Machine learning-assisted classification of lung cancer: the role of sarcopenia, inflammatory biomarkers, and PET/CT anatomical-metabolic parameters.
Authors
Affiliations (7)
Affiliations (7)
- Radiotherapy Program, Vocational School of Health Sciences, Altınbaş University, Kartaltepe Dist., No.11, Bakirkoy, 34147, Istanbul, Turkey. [email protected].
- Department of Nuclear Medicine, Istanbul Training and Research Hospital, Cerrahpasa, Org. Abdurrahman Nafiz Gurman Cd. No:24, Fatih, 34098, Istanbul, Turkey.

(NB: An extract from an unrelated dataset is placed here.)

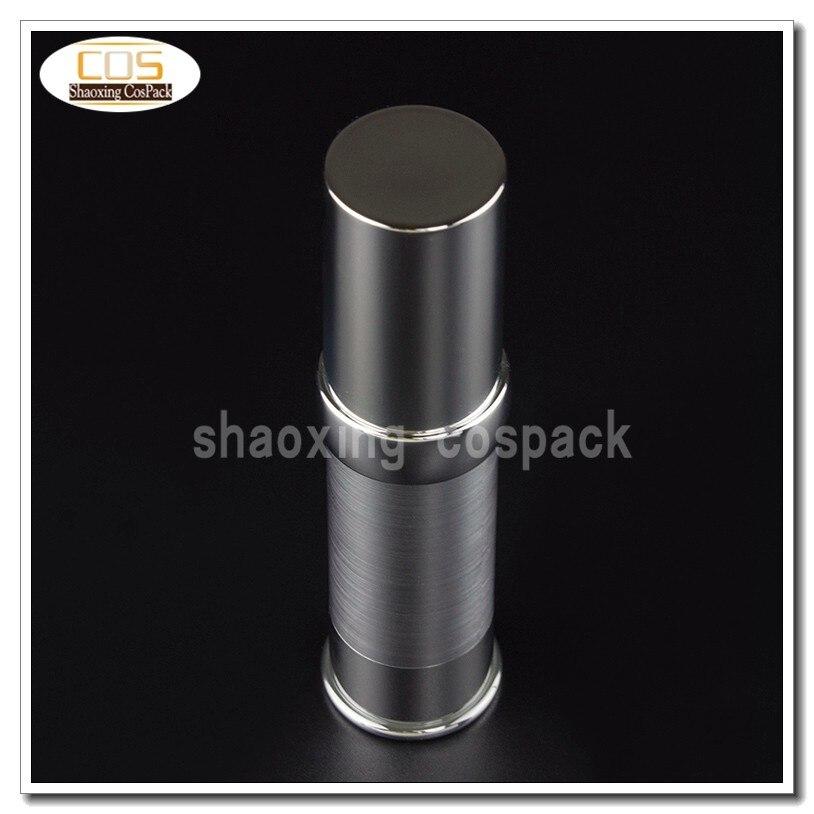 50 pcs za218 15ml prata garrafa bomba airless para creme vazio plastico garrafa airless 15 ml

- Department of Nuclear Physics, Faculty of Science, Istanbul University, Vezneciler, Fatih, 34134, Istanbul, Turkey.
- Department of Nuclear Medicine, Yedikule Chest Diseases Hospital, Kazlıcesme, Zeytinburnu, 34020, Istanbul, Turkey.
- Physiotherapy Program, Vocational School, Istanbul Galata University, Evliya Celebi Dist., Mesrutiyet St., No:62, Beyoglu, 34430, Istanbul, Turkey.
- Department of Chest Diseases, Faculty of Medicine, Altınbaş University, Bahcelievler MedicalPark Hospital, E-5 Highway, Kultur St., No:1, Bahçelievler, 34147, Istanbul, Turkey.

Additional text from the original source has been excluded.